### [Objective]
Copy each of the rows below word for word, keeping every line as it appears.

### [Information given]
'''

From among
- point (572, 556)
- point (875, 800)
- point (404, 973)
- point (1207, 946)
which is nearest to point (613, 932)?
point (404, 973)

'''

### [Answer in full]
From among
- point (572, 556)
- point (875, 800)
- point (404, 973)
- point (1207, 946)
which is nearest to point (613, 932)?
point (404, 973)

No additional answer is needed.